Below are pictures of our Halloween Block Party. It is the 2nd block party we have had since we moved to the 'block' and again we were not disappointed! Everyone dressed up, yes even me, and really got into the mood. Once again, everyone brought a side dish or desert and we had chili too. Between the pumpkin spitting contest for children (adults did it too later on), the pinatas, mummy wrap (courtesy of me), toilet papering the neighbors, and goodies....it was a fun time! Kels even came to enjoy the fun.

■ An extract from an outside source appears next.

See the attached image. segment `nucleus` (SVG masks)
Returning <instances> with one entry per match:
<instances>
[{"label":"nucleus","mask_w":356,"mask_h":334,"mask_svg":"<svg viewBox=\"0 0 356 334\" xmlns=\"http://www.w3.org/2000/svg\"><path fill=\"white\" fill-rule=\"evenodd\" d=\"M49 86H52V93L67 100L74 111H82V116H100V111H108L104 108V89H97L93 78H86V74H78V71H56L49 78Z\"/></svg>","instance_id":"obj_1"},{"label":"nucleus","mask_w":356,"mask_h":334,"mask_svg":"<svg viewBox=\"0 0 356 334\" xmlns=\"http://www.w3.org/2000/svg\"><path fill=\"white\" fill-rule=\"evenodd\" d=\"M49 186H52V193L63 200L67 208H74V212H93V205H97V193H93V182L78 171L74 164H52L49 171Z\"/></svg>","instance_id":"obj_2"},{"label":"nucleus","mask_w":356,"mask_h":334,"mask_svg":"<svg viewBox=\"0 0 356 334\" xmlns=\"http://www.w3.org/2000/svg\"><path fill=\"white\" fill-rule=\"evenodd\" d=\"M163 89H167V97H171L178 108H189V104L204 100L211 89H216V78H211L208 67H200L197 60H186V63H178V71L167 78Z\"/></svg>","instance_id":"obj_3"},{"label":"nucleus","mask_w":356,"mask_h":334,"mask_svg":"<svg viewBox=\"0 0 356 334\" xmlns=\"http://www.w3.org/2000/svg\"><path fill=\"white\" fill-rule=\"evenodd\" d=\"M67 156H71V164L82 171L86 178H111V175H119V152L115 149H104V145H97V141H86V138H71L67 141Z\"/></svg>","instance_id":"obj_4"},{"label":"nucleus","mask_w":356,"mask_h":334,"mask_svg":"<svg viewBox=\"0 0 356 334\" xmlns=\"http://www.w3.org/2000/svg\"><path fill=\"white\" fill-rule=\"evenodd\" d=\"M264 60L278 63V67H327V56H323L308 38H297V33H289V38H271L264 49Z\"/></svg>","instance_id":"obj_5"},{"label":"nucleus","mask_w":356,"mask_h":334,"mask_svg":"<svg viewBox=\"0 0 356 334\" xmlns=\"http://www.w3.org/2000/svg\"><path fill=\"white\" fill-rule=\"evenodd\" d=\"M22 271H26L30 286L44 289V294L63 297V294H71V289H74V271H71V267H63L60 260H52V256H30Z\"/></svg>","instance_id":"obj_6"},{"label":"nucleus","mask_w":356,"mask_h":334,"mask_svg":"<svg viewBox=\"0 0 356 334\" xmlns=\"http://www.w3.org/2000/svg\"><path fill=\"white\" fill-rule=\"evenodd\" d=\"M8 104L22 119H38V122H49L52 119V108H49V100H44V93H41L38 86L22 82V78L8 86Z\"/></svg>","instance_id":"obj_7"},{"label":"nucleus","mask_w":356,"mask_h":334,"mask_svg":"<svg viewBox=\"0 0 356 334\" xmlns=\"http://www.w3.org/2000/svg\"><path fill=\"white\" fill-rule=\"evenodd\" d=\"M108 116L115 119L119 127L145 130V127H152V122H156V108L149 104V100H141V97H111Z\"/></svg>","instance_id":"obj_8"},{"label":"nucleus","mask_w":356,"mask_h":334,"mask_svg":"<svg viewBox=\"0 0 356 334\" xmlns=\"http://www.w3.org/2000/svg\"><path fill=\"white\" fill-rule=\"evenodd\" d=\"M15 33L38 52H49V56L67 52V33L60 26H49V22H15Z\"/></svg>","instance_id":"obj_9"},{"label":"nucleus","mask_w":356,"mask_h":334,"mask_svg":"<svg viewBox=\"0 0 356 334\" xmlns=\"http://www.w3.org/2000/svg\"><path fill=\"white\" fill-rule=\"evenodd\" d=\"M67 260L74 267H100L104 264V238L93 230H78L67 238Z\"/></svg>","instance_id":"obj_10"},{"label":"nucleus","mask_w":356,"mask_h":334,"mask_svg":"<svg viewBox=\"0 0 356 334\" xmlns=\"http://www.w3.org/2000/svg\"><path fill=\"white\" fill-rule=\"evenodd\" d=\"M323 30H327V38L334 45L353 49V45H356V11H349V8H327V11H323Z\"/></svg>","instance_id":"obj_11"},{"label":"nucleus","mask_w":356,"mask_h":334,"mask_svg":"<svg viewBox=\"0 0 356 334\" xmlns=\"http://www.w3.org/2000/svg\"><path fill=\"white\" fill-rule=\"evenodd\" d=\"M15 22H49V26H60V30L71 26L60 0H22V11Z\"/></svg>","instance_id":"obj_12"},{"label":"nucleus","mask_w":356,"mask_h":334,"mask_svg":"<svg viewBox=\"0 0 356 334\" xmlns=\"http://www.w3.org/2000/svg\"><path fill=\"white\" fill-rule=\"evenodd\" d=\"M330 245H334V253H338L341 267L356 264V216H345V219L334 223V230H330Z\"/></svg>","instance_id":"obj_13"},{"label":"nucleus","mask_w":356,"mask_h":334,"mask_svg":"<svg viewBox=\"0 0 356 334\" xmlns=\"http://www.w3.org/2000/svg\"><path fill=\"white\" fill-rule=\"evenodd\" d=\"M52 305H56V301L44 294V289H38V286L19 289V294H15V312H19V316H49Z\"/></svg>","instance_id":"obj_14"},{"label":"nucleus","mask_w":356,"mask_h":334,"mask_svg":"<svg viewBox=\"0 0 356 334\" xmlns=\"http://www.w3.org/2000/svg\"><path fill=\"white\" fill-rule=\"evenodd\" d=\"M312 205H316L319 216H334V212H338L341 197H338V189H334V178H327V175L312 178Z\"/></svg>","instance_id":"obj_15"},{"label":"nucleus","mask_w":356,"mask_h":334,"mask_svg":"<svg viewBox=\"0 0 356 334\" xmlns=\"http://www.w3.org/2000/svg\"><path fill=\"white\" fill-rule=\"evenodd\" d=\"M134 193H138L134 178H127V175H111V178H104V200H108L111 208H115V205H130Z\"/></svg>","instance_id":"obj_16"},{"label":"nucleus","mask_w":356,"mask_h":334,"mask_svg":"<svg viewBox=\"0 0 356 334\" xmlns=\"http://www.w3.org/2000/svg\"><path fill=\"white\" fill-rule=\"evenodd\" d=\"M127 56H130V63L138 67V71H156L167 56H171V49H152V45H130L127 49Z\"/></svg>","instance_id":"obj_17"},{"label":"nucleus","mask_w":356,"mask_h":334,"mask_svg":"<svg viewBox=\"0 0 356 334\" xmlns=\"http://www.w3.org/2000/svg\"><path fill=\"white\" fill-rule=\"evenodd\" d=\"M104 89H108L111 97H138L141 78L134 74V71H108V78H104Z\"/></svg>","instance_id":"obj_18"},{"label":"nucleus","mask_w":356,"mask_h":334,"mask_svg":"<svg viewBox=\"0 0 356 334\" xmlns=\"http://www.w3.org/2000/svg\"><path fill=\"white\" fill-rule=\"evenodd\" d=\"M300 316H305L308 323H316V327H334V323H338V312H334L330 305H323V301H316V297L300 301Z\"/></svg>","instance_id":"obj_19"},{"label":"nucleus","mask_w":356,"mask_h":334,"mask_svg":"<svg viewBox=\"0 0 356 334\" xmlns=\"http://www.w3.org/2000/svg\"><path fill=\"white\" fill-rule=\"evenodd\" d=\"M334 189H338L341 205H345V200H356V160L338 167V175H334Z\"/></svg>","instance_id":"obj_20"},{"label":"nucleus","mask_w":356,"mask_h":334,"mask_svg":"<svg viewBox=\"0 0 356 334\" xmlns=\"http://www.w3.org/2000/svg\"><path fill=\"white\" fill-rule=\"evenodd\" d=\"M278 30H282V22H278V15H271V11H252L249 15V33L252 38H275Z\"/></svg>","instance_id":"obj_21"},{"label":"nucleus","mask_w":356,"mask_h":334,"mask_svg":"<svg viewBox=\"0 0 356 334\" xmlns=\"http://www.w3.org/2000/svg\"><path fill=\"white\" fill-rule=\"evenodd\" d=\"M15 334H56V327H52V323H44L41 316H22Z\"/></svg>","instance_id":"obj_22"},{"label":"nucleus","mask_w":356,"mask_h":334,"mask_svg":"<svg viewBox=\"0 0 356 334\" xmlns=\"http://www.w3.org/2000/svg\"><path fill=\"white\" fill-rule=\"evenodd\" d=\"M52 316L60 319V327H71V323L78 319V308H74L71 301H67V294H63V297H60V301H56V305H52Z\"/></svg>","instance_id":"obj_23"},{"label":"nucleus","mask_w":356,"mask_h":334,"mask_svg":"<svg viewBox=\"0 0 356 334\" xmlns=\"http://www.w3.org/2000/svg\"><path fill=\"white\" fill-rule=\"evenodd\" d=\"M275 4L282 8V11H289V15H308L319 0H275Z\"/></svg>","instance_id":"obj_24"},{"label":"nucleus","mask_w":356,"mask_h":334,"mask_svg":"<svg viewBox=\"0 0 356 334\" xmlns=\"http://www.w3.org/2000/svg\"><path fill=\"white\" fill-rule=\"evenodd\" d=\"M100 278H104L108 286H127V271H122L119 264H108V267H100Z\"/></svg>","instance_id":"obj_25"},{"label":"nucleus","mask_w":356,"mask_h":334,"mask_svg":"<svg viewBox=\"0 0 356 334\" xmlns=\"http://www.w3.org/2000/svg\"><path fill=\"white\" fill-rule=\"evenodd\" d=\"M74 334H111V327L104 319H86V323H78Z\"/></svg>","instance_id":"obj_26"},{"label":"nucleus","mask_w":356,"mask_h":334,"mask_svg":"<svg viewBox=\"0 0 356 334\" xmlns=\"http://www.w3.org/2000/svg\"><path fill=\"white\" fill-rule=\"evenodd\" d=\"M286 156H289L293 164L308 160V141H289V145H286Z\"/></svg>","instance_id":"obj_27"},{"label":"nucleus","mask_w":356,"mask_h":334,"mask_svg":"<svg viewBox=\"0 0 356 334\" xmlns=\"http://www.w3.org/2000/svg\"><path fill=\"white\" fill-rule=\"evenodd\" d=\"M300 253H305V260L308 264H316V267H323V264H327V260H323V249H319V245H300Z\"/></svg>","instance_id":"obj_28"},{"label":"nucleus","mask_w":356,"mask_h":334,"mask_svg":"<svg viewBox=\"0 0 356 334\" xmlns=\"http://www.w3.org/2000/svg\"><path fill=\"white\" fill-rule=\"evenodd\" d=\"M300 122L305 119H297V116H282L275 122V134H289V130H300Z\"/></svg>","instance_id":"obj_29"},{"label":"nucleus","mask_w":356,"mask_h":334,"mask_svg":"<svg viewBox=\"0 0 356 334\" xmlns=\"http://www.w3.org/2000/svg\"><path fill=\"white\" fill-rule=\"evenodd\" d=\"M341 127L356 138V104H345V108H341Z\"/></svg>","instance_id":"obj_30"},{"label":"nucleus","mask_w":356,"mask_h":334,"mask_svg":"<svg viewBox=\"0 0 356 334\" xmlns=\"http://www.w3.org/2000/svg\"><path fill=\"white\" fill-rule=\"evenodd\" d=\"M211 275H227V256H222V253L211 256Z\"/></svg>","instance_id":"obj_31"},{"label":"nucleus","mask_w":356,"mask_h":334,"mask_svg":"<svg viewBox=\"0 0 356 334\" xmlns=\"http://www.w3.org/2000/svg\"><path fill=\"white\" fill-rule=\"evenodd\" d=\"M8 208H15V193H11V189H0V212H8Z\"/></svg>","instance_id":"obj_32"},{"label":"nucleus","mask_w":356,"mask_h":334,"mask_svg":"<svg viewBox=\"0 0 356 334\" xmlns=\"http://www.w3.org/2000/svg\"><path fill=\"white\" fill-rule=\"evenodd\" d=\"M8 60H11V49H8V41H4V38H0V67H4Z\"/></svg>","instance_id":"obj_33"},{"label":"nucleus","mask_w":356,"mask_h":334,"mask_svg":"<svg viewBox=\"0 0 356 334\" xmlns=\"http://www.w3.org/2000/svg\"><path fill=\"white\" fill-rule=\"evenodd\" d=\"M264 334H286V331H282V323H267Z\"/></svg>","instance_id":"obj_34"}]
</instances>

Derek was a Dodger fan adored with the bling, du-rag, hat, jersey, high socks, crip slips, and tug teeth. Sorry Dodger fans, but we really are not fans:) I was Merlot our babysitter. It was probably the comfiest costume I have ever worn. For those that do not know Merlot...she really does walk around with a black robe and her hair up in a towel. I threw on some makeup, added a "M" to HER robe (yep, got it from her mom), had her fancy duck tape on my arms and had fun. BTW, I hate dressing up!

Other costumes included a disco man walking around with goldfish in a glass jar as a neckless, some miners, the The Most Interesting Man, a french lady, Snookie, witch, Little Red Riding Hood, Brett Michaels, a mad scientist, a running 80's gal, military, a ref, Charlie Sheen, and so many more. Good Times!